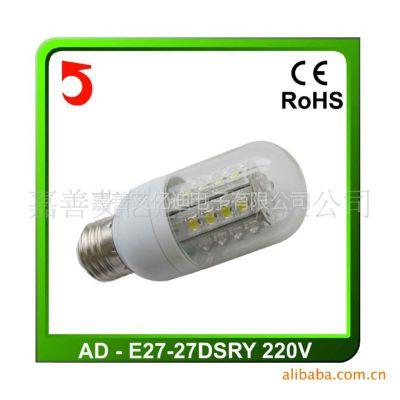 供应LED成品灯具 草帽灯 带罩灯 灯头多种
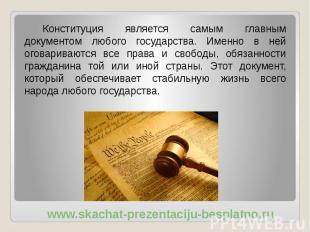 Конституция является самым главным документом любого государства. Именно в ней о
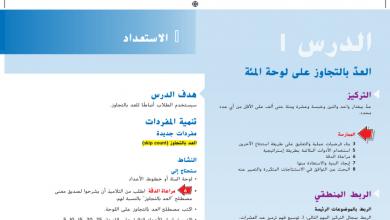 Photo of حل درس العد بالتجاوز على لوحة المئة رياضيات صف ثاني فصل أول
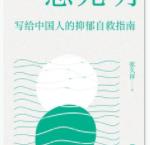 一念光明:写给中国人的抑郁自救指南「pdf-epub-mobi-txt-azw3」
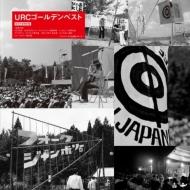 URCゴールデンベスト (+DVD)【初回生産限定盤 BOX SET】
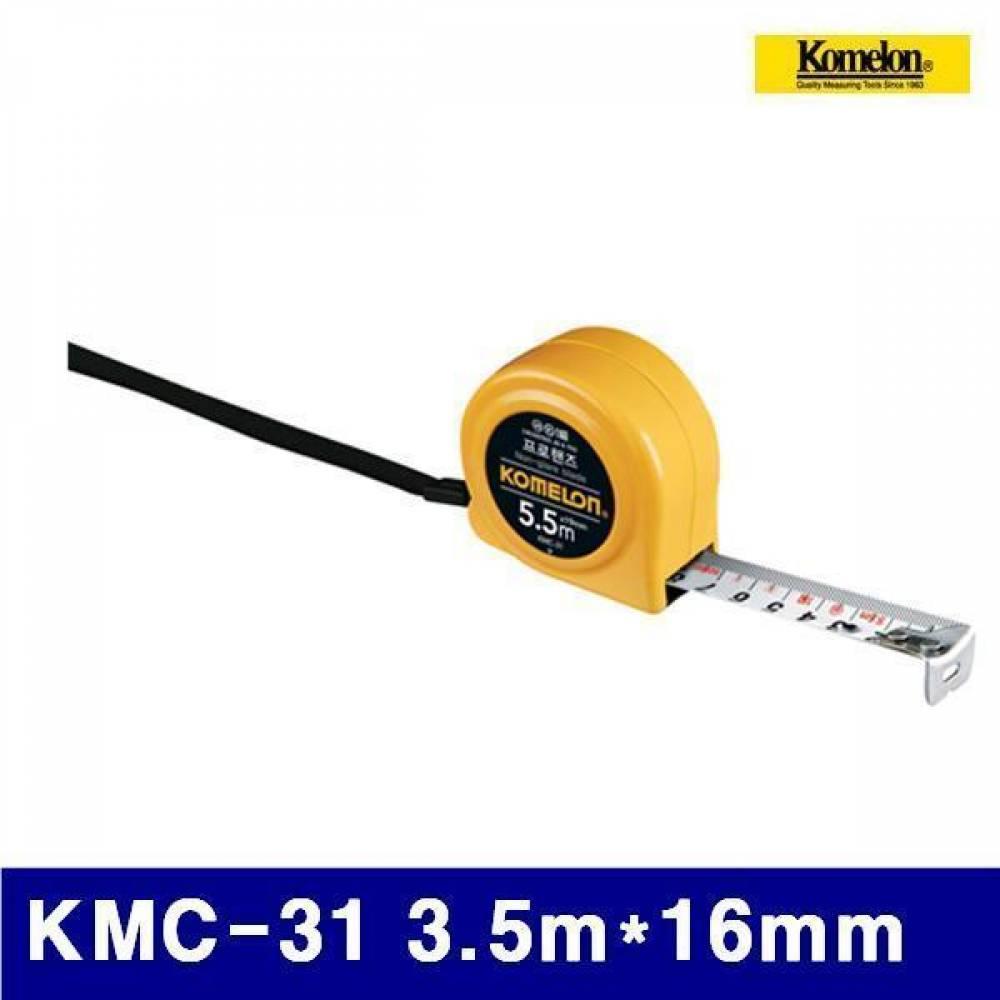 코메론 4090773 프로핸즈줄자 KMC-31 3.5mx16mm 수동 (1EA) 줄자 자 측정공구 측정공구 자 줄자 각도기 줄자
* * *
TASK PROMPT:
Where a line contains "一念光明:写给中国人的抑郁自", begin there and transcribe every line through the last one of the records above, exactly and with no pictures.

TASK OUTPUT:
 一念光明:写给中国人的抑郁自救指南「pdf-epub-mobi-txt-azw3」
 URCゴールデンベスト (+DVD)【初回生産限定盤 BOX SET】
 코메론 4090773 프로핸즈줄자 KMC-31 3.5mx16mm 수동 (1EA) 줄자 자 측정공구 측정공구 자 줄자 각도기 줄자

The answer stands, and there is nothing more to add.